The 1998 ‘Saturday Night Live’ movie caught up in a sordid sex scandal: “Wow, what a great idea!”

There’s really only one of two ways for a feature-length movie based on a Saturday Night Live sketch to go, because it’s not as if the multiplex has been overflowing with mediocre efforts: they’re either great, or they’re shit, with very little in between.

At one end, you’ve got Wayne’s World, The Blues Brothers, Bob Roberts, and maybe even Coneheads, if you want to stretch the definition of “great” a little further than usual. At the other end, you’ve got The Ladies Man, Stuart Saves His Family, and It’s Pat, with the latter script doctored by Quentin Tarantino.

Somewhere, near the very bottom of the pile, lurks 1998’s A Night at the Roxbury. Mostly notable for being Will Ferrell’s first leading role in a film, he and Chris Kattan reprised their roles as ‘The Roxbury Guys’, Steve and Doug Butabi, a pair of clueless, bumbling idiots who fancy themselves as hot shit.

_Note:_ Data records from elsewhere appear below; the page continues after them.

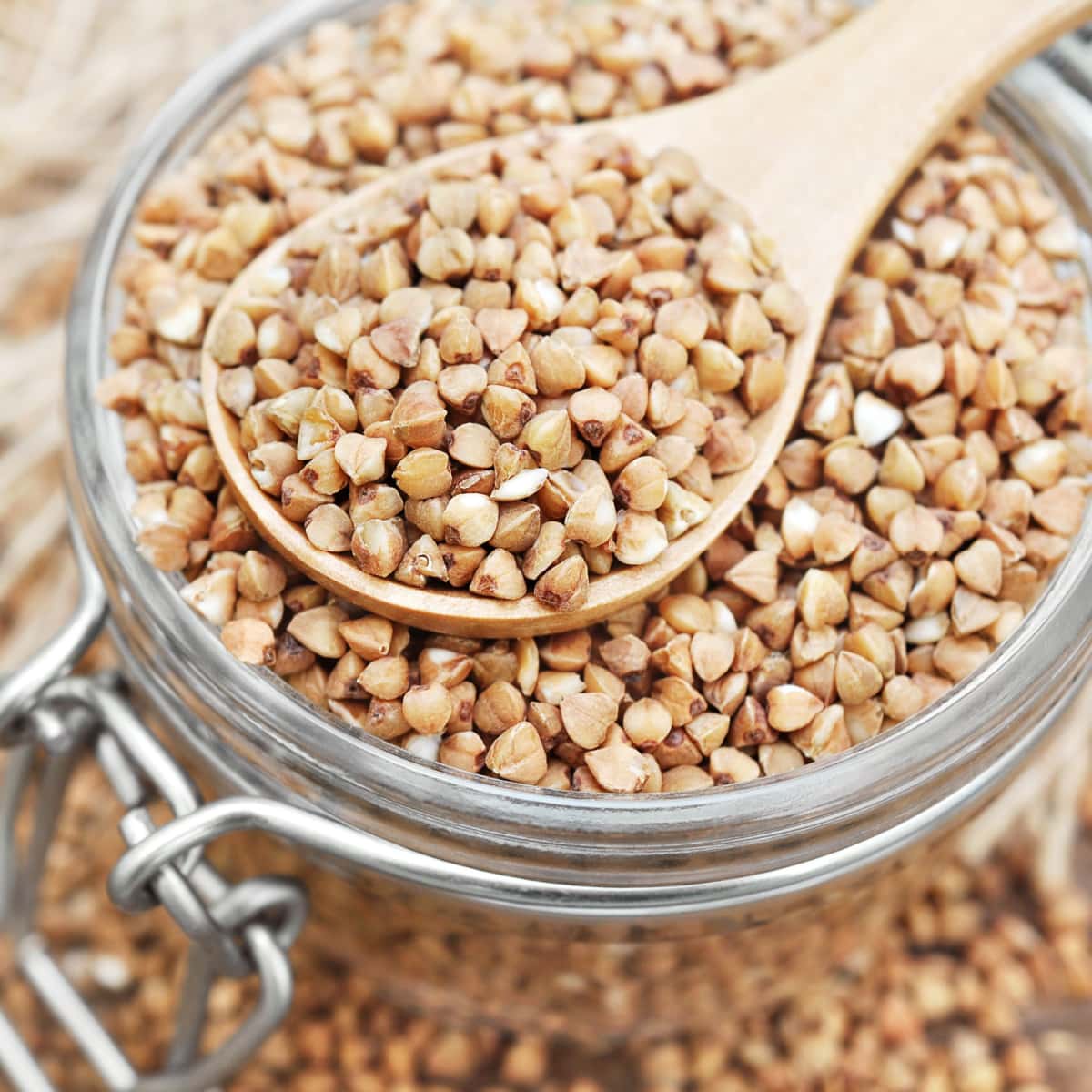 Wooden Spoon with Buckwheat on a Glass Container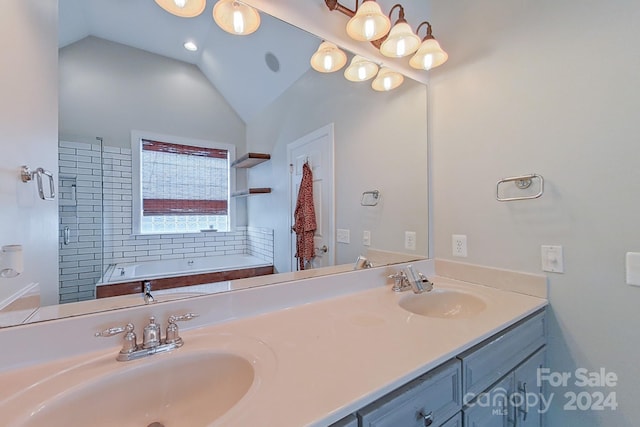 bathroom featuring vanity, lofted ceiling, and a bathing tub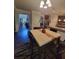 Open-concept eat-in kitchen with granite countertops, stainless appliances, and eat-in breakfast table at 65 Waters Edge Ln, Covington, GA 30014
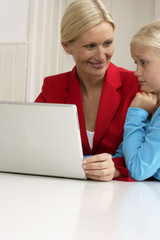 Blond girl is sitting next to her mother behind a laptop, close-up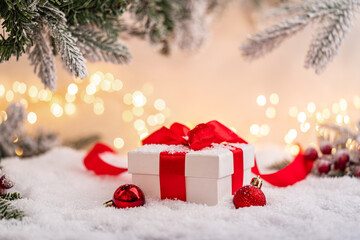 Wall Mural - white gift box with red ribbon and ornaments under snowy branches, set against warm holiday lights. 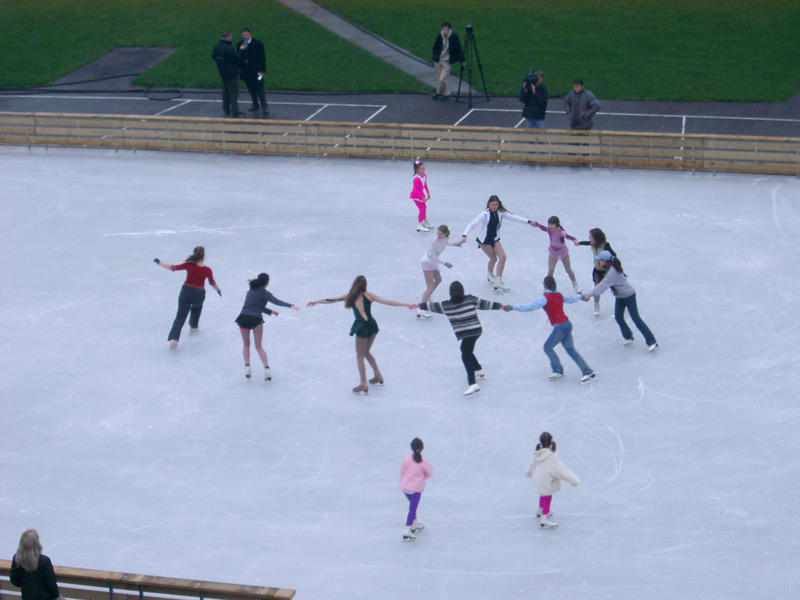 skating on an ice rink, concept: working together
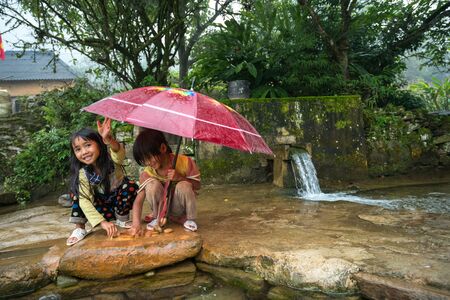Lao Cai, Vietnam - Sep 7, 2017: Ethnic minority children playing at small spring in Y Ty, Bat Xat districtのeditorial素材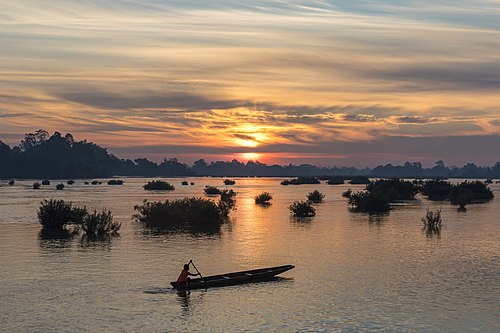 Silhouette of a fisherman on his pirogue at sunrise in Si Phan Don Laos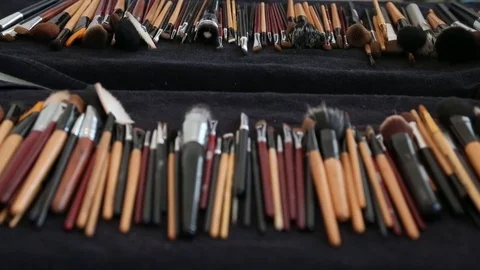 A lot of professional make-up brushes on a table.  Stock Footage 74615081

Remarkably, despite being unanimously panned by anyone unfortunate enough to lay eyes on it, the abysmal comedy turned a tidy profit at the box office. In the aftermath, Ferrell would go on to become one of Hollywood’s biggest and highest-paid comedic actors, whereas Kattan would not. However, when the latter released his memoir, Baby, Don’t Hurt Me: Stories and Scars from Saturday Night Live, he had a revelation to make.

In his book, Kattan alleged that A Night at the Roxbury producer and SNL head honcho Lorne Michaels pressured him into having sex with Amy Heckerling. The filmmaker, who originated the project when she asked the skit’s co-creator Steve Koren to write a script, didn’t helm the picture, but she did produce it.

According to Kattan, the Clueless helmer was initially attached to direct, and in an effort to keep her in that position, Michaels encouraged him to seduce her. “Chris, I’m not saying you have to fuck her,” he claimed he was told. “But it wouldn’t hurt.” The actor said he acquiesced and consensually accepted Heckerling’s advances, although he was “very afraid of the power she and Lorne wielded over my career.”

Kattan also wrote that Heckerling suggested they had sex on Michaels’ desk. “Wow, what a great idea!” he sarcastically penned. “I said a polite, ‘Fuck no!’ to that, so we ended up going to her office and having sex on… yep, you guessed it, the casting couch.” Obviously, that’s his version of events, but when pressed for comment, an SNL statement simply said, “This did not happen.”

When Heckerling was asked about the claims, she had a few choice words. “He’s a nut,” the director responded. “I have no interest in helping his book sales. I don’t even want to know or hear the dumb shit he came up with. No, I have nothing to say about him or his idiot book. I don’t feel like helping him at all.”

Now, the conspiracy theorists among you might happily point out that Heckerling neither confirmed nor denied Kattan’s claims that he’d been coaxed into sleeping with her or that their dalliance had even happened, or that no legal action was taken against him by either SNL, Michaels, or Heckerling for making false or defamatory statements or accusations, but at the end of the day, it’s a case of one person’s word against another’s, and it’s one against two in this case.